The district is based on the coastal satellite city of Mandurah to the south of Perth.

The seat has switched between the major parties on a couple of occasions, but has recently become stronger for the Labor Party.

Geography
The district is a compact coastal electorate lying just to the south of the Metropolitan Region Scheme and north of the Peel Inlet. It includes the communities of Coodanup, Greenfields, Lakelands, Madora Bay, Mandurah, Meadow Springs, Parklands, San Remo, Silver Sands which lie to the west of the Mandurah Estuary. The district also extends across the estuary, to include parts of Barragup and Furnissdale.

History
First contested at the 1983 state election, Mandurah was won by Labor candidate John Read. Read lost the seat at the 1989 state election to Liberal candidate Roger Nicholls. Nicholls held the seat for three terms before his defeat at the 2001 state election to Labor candidate David Templeman, who holds the seat to this day.

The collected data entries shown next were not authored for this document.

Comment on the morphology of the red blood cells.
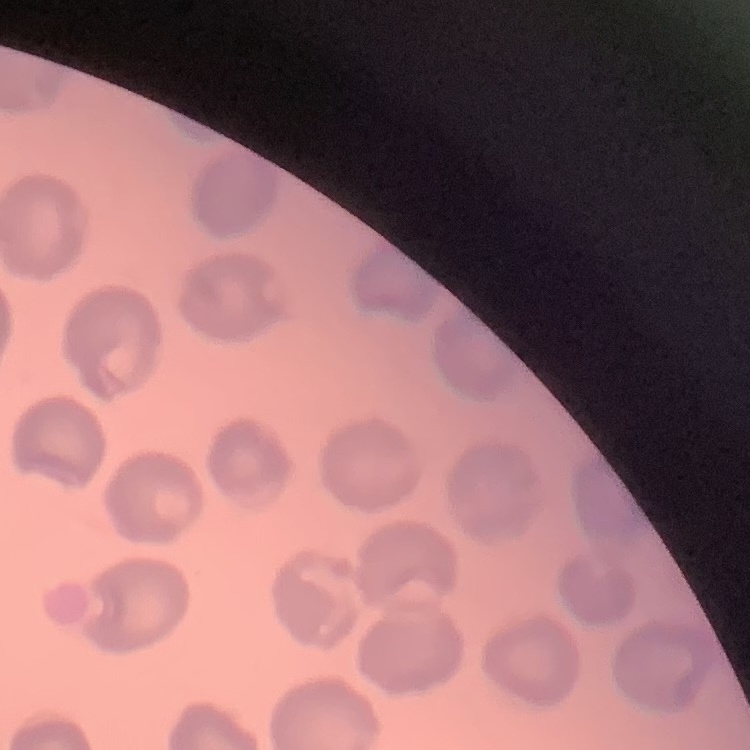

They show no rouleaux formation.

preparation = thin blood film
image type = one tile cut from a larger photomicrograph
stain = Field's or Giemsa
Comment on the morphology of the red blood cells.
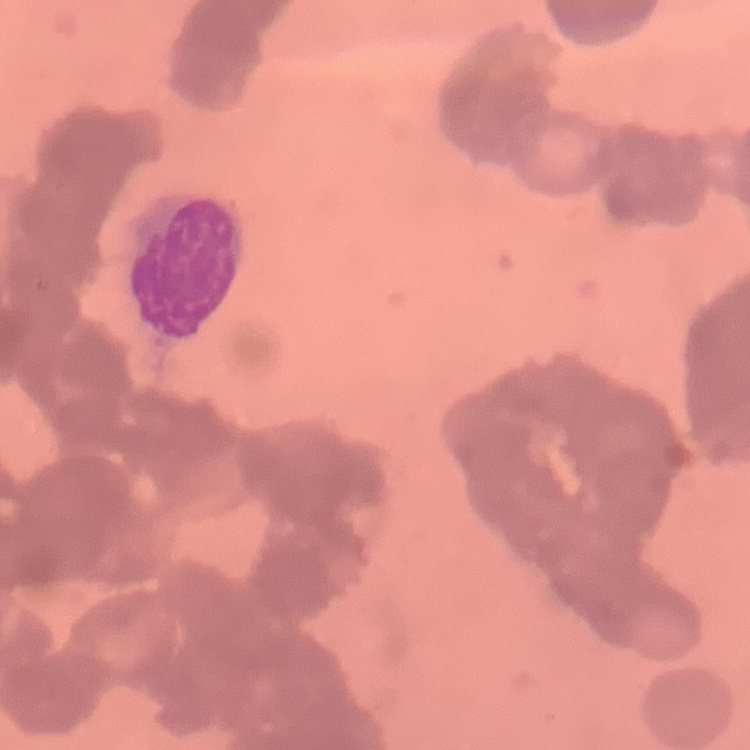

Rouleaux formation.

image type = square crop of a larger photomicrograph
preparation = thin blood film
stain = Field's or Giemsa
Give the extent of all uninfected red blood cells.
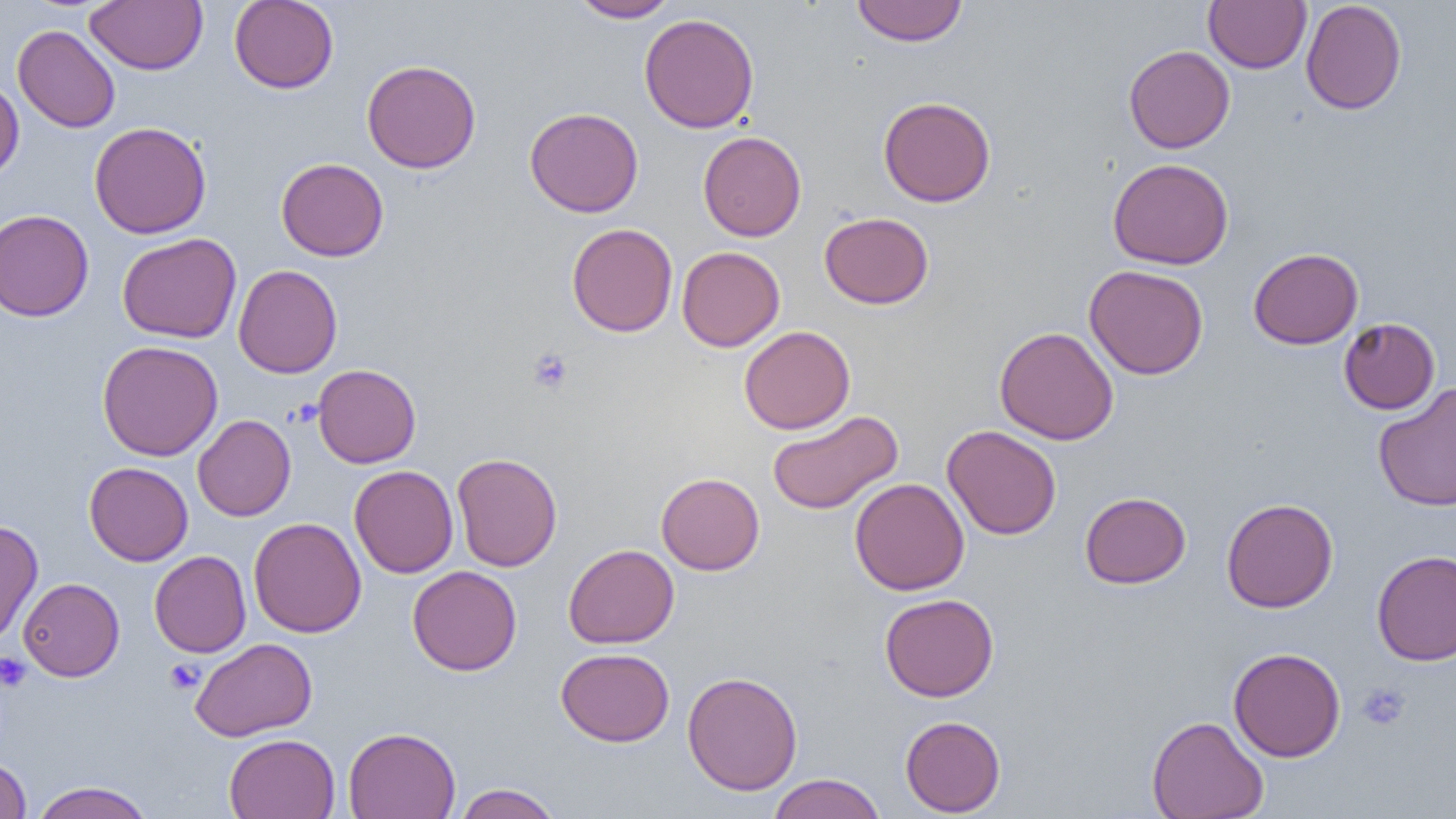

Approximate bounding boxes as named x1/y1/x2/y2 corners in pixels.
Uninfected red blood cells: (x1=85, y1=0, x2=207, y2=74), (x1=229, y1=0, x2=339, y2=93), (x1=569, y1=0, x2=680, y2=23), (x1=851, y1=0, x2=968, y2=46), (x1=1300, y1=0, x2=1407, y2=115), (x1=1203, y1=1, x2=1312, y2=73), (x1=639, y1=13, x2=760, y2=133), (x1=13, y1=25, x2=120, y2=133), (x1=1123, y1=45, x2=1235, y2=153), (x1=362, y1=59, x2=481, y2=173), (x1=0, y1=77, x2=24, y2=183), (x1=878, y1=96, x2=996, y2=207), (x1=524, y1=107, x2=644, y2=217), (x1=88, y1=121, x2=212, y2=238), (x1=698, y1=131, x2=807, y2=241), (x1=276, y1=157, x2=389, y2=261), (x1=1107, y1=157, x2=1234, y2=270), (x1=0, y1=209, x2=94, y2=321), (x1=819, y1=211, x2=934, y2=309), (x1=566, y1=222, x2=678, y2=337), (x1=117, y1=232, x2=242, y2=343), (x1=677, y1=246, x2=785, y2=352), (x1=1249, y1=248, x2=1364, y2=349), (x1=1084, y1=264, x2=1208, y2=380), (x1=233, y1=265, x2=342, y2=378), (x1=1338, y1=317, x2=1440, y2=414), (x1=739, y1=326, x2=855, y2=434), (x1=994, y1=326, x2=1119, y2=445), (x1=97, y1=340, x2=223, y2=461), (x1=312, y1=364, x2=421, y2=468), (x1=1373, y1=384, x2=1456, y2=512), (x1=767, y1=410, x2=903, y2=515), (x1=193, y1=414, x2=296, y2=521), (x1=942, y1=424, x2=1062, y2=540), (x1=452, y1=452, x2=562, y2=571), (x1=84, y1=461, x2=193, y2=566), (x1=349, y1=465, x2=458, y2=578), (x1=656, y1=472, x2=765, y2=575), (x1=850, y1=478, x2=970, y2=595), (x1=1079, y1=491, x2=1192, y2=589), (x1=1221, y1=498, x2=1338, y2=613), (x1=248, y1=516, x2=366, y2=638), (x1=0, y1=520, x2=43, y2=644), (x1=563, y1=544, x2=679, y2=648), (x1=1372, y1=549, x2=1456, y2=666), (x1=149, y1=551, x2=251, y2=657), (x1=407, y1=565, x2=522, y2=675), (x1=18, y1=578, x2=124, y2=681), (x1=879, y1=593, x2=999, y2=701), (x1=190, y1=637, x2=317, y2=741), (x1=556, y1=647, x2=675, y2=746), (x1=1228, y1=647, x2=1346, y2=762), (x1=682, y1=671, x2=804, y2=796), (x1=900, y1=715, x2=1006, y2=817), (x1=1147, y1=715, x2=1269, y2=819), (x1=343, y1=726, x2=461, y2=819), (x1=224, y1=733, x2=340, y2=819), (x1=0, y1=758, x2=32, y2=818), (x1=767, y1=773, x2=886, y2=819), (x1=30, y1=781, x2=155, y2=819), (x1=453, y1=783, x2=563, y2=819).

Platelet locations: (x1=528, y1=348, x2=573, y2=394), (x1=0, y1=653, x2=32, y2=692), (x1=164, y1=658, x2=204, y2=693), (x1=1357, y1=682, x2=1410, y2=731). Slide-level diagnosis: no evidence of blood parasites. Single field of view. Captured at 1000x magnification. Optical microscopy. Image is 1456×819 pixels. Thin blood smear.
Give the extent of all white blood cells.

Mandurah has long been regarded as a non-metropolitan district, despite its close proximity to Perth.  It is only 18 km south of Perth—close enough that it is part of the Perth television licence area. Before the one vote one value reforms that took effect at the 2008 state election, this meant that Mandurah had roughly half the enrolment of neighbouring districts to the north. Whilst Mandurah now contains a similar number of enrolled voters to most other electorates, this tradition lives on as it falls inside the non-metropolitan South West Legislative Council region.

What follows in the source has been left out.